* [Work required]:
With the pictures left out, print exactly the lines below that run from the one containing "Curacao's starting pitcher" through the one containing "A young boxer".

(Material shown begins)

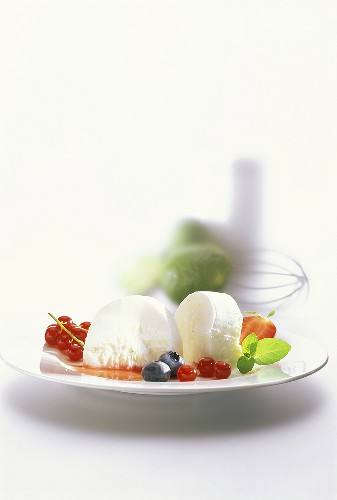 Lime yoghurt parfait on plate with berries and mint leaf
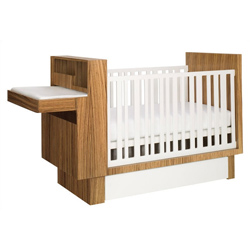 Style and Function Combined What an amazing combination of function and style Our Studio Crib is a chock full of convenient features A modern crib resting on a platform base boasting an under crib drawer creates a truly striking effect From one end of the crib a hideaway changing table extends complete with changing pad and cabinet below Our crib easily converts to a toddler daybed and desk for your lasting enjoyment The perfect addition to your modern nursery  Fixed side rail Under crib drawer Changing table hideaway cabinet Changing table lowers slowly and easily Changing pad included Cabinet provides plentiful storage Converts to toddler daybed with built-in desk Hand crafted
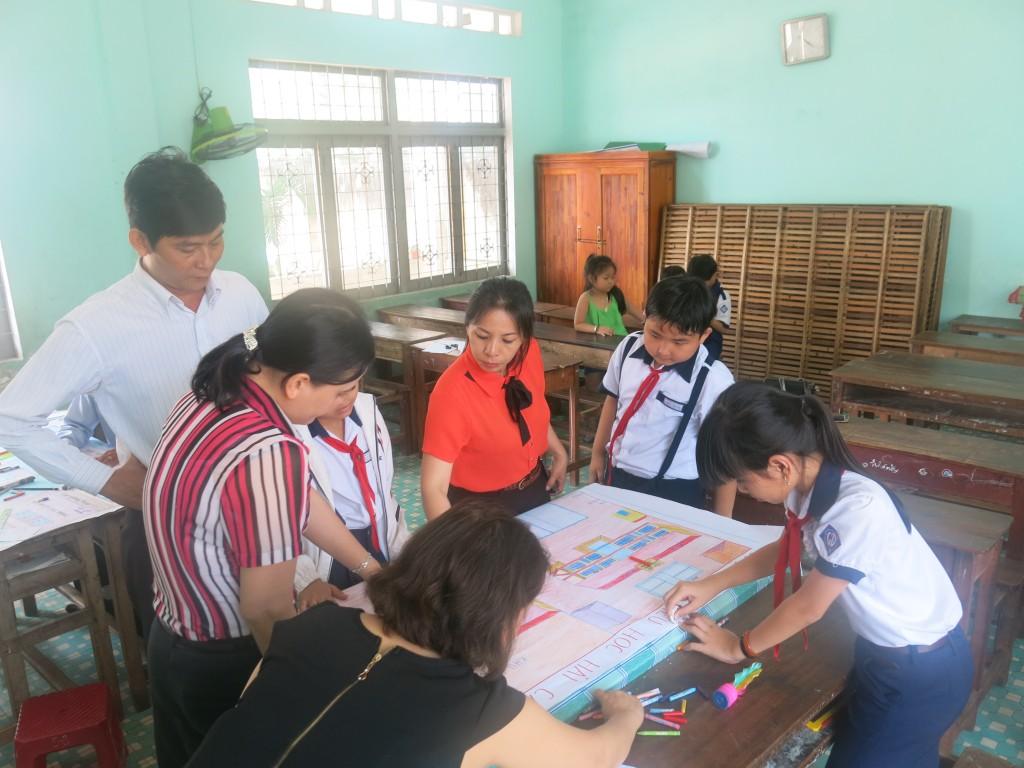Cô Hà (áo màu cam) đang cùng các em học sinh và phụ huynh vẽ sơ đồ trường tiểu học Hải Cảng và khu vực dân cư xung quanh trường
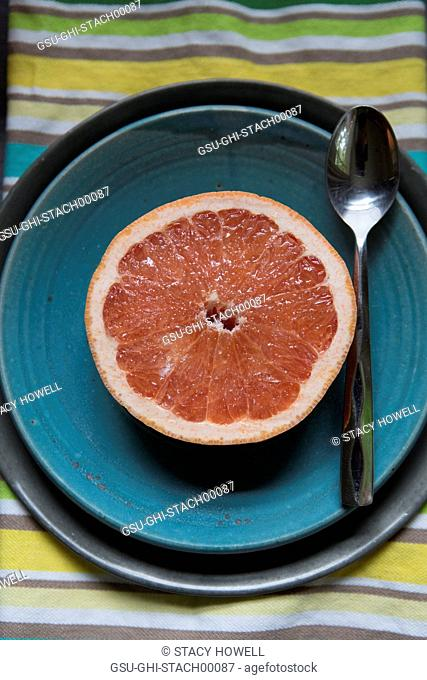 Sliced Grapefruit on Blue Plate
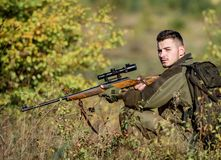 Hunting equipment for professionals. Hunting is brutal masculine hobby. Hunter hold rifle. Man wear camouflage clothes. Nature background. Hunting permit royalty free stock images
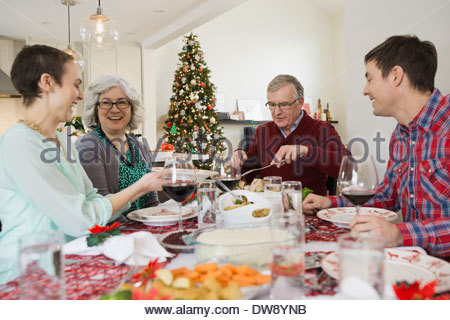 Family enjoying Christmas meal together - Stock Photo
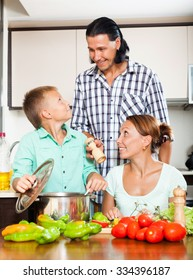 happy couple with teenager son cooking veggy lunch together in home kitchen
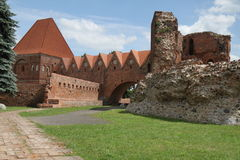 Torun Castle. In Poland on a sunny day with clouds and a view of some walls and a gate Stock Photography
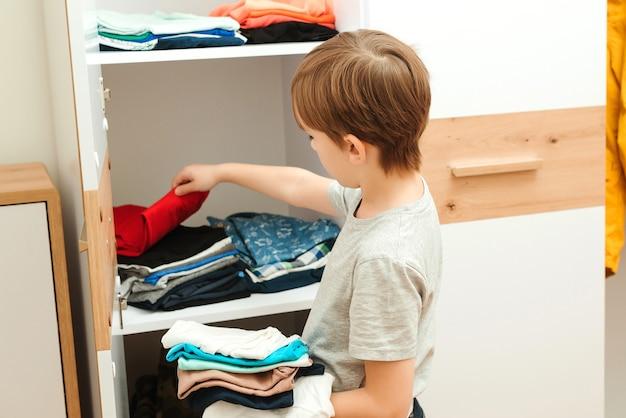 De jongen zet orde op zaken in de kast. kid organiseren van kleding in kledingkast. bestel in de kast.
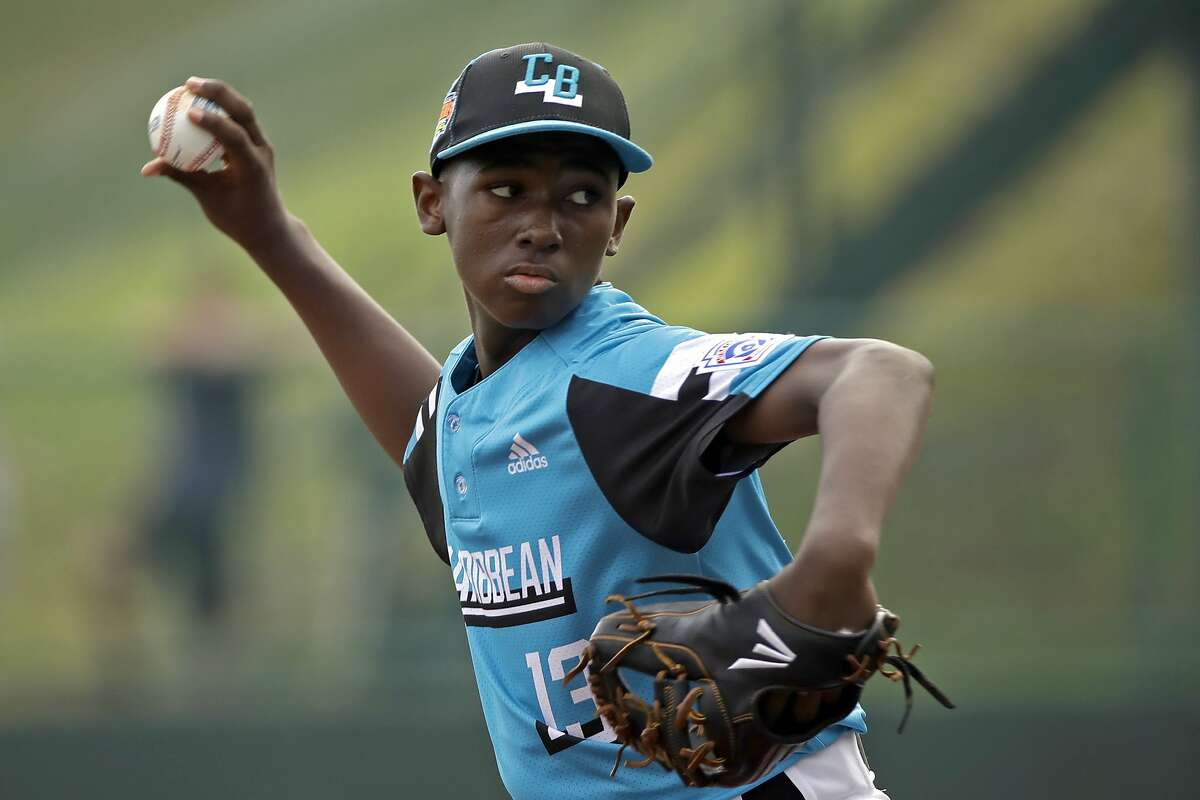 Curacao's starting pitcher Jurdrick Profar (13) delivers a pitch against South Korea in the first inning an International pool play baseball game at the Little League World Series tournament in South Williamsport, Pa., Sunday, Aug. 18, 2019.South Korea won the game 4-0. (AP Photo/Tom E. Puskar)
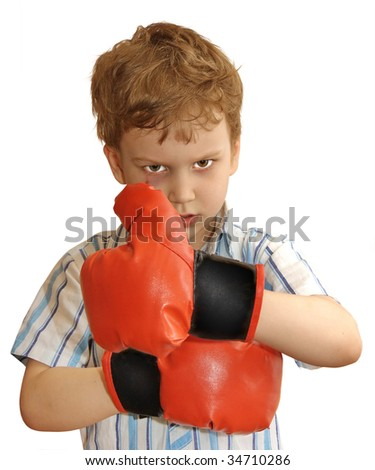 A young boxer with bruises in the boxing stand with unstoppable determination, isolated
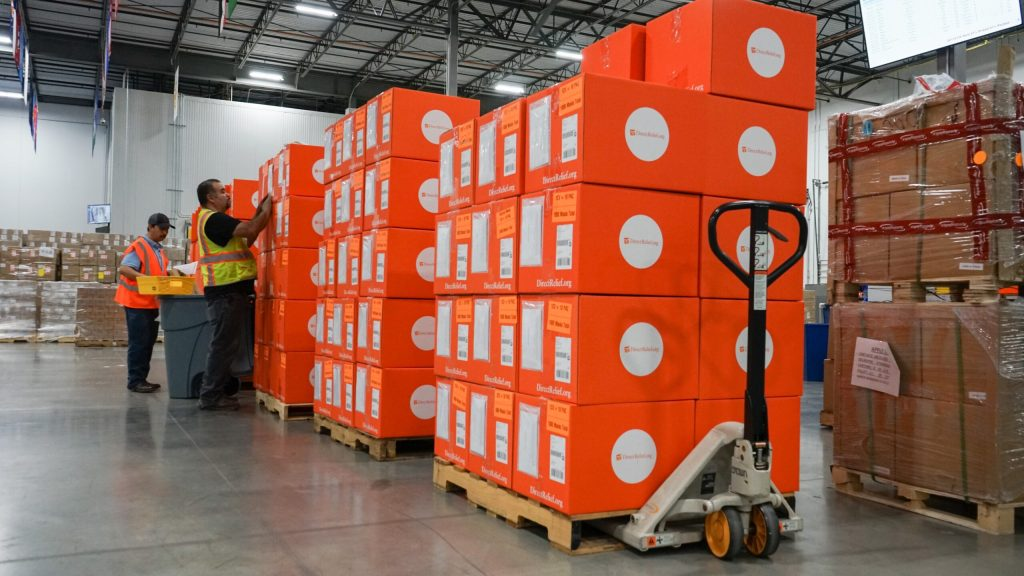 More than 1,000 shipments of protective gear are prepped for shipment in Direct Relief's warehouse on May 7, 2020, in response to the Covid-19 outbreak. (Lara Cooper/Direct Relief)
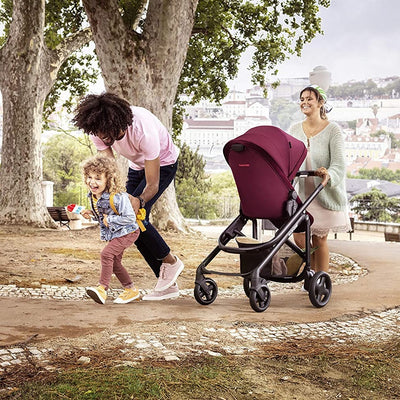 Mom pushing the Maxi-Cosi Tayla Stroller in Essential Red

(Material shown ends)
(Material shown begins)

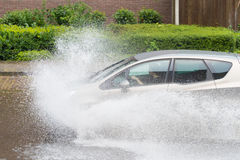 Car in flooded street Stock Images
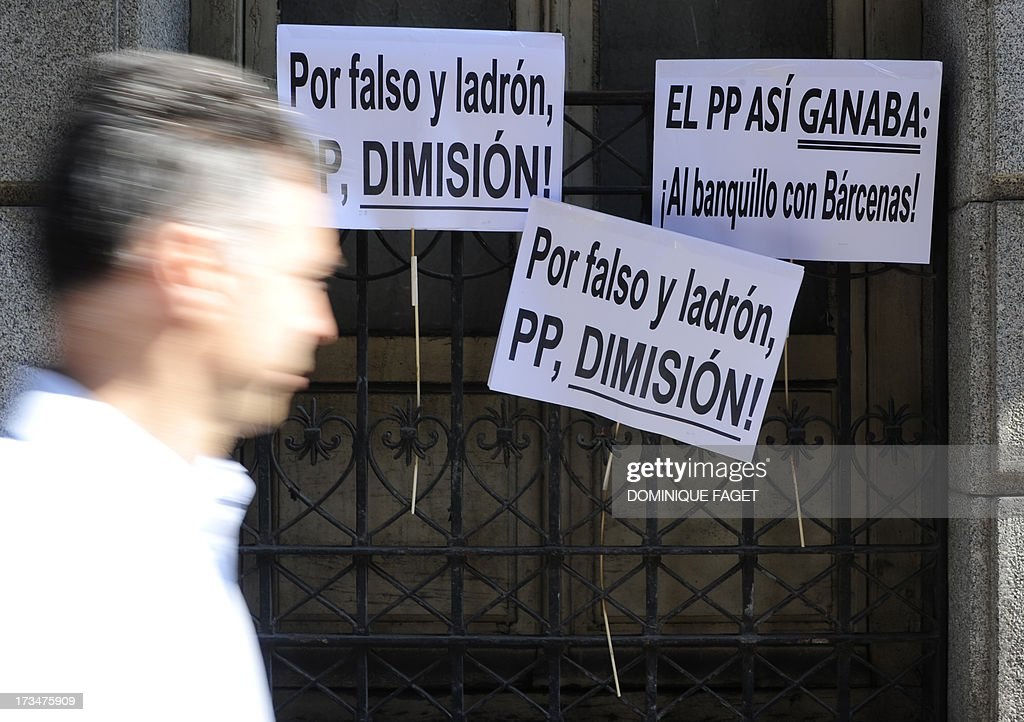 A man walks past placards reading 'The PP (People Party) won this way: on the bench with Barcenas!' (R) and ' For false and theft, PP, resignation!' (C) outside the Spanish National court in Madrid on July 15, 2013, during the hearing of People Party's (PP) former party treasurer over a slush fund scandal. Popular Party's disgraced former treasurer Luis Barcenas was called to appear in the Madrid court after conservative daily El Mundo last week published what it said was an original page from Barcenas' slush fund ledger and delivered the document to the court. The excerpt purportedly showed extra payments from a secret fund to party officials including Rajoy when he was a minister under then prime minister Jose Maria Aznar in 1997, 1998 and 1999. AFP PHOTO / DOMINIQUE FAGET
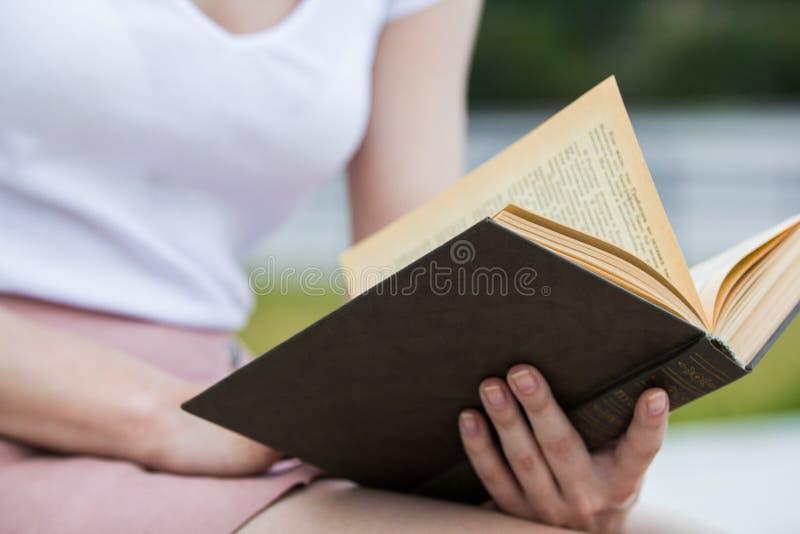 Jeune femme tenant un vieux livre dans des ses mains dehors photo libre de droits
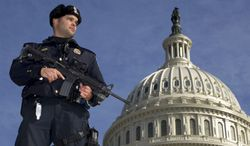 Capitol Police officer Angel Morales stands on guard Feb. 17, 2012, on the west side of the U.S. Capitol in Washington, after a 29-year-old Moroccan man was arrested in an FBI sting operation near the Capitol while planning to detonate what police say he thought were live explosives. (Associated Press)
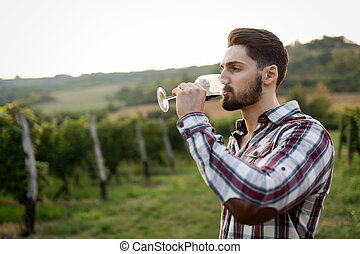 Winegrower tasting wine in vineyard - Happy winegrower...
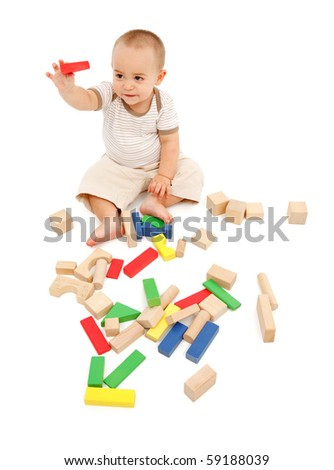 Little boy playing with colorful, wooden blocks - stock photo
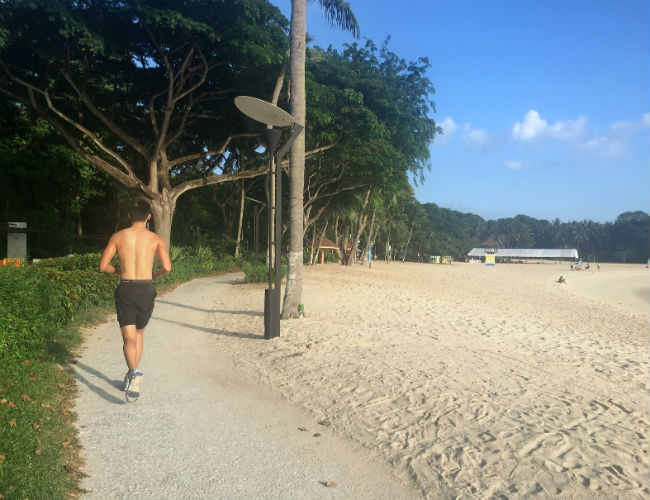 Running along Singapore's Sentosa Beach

(Material shown ends)
(Material shown begins)

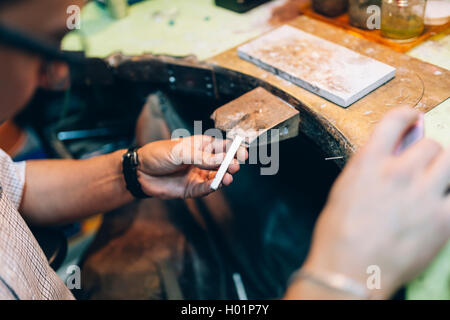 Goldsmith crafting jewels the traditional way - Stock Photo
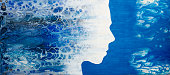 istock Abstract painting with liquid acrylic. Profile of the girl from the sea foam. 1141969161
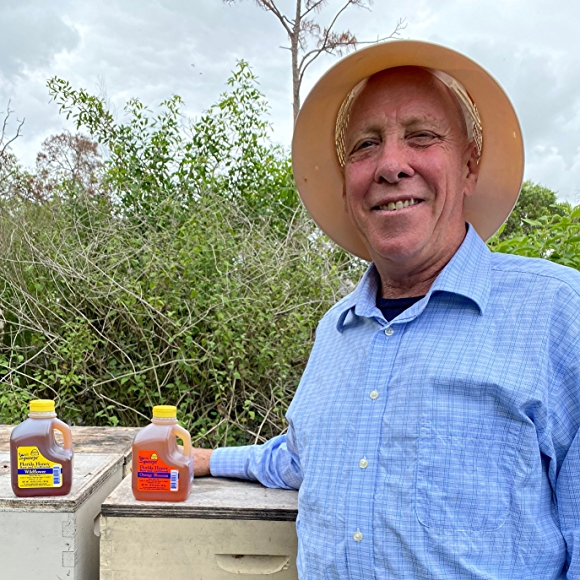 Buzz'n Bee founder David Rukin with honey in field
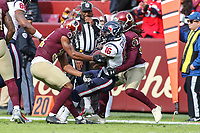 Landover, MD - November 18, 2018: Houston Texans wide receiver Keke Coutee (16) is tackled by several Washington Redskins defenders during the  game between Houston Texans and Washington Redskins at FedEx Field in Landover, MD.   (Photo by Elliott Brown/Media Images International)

(Material shown ends)

* [Answer to the exercise]:
 Curacao's starting pitcher Jurdrick Profar (13) delivers a pitch against South Korea in the first inning an International pool play baseball game at the Little League World Series tournament in South Williamsport, Pa., Sunday, Aug. 18, 2019.South Korea won the game 4-0. (AP Photo/Tom E. Puskar)
 A young boxer with bruises in the boxing stand with unstoppable determination, isolated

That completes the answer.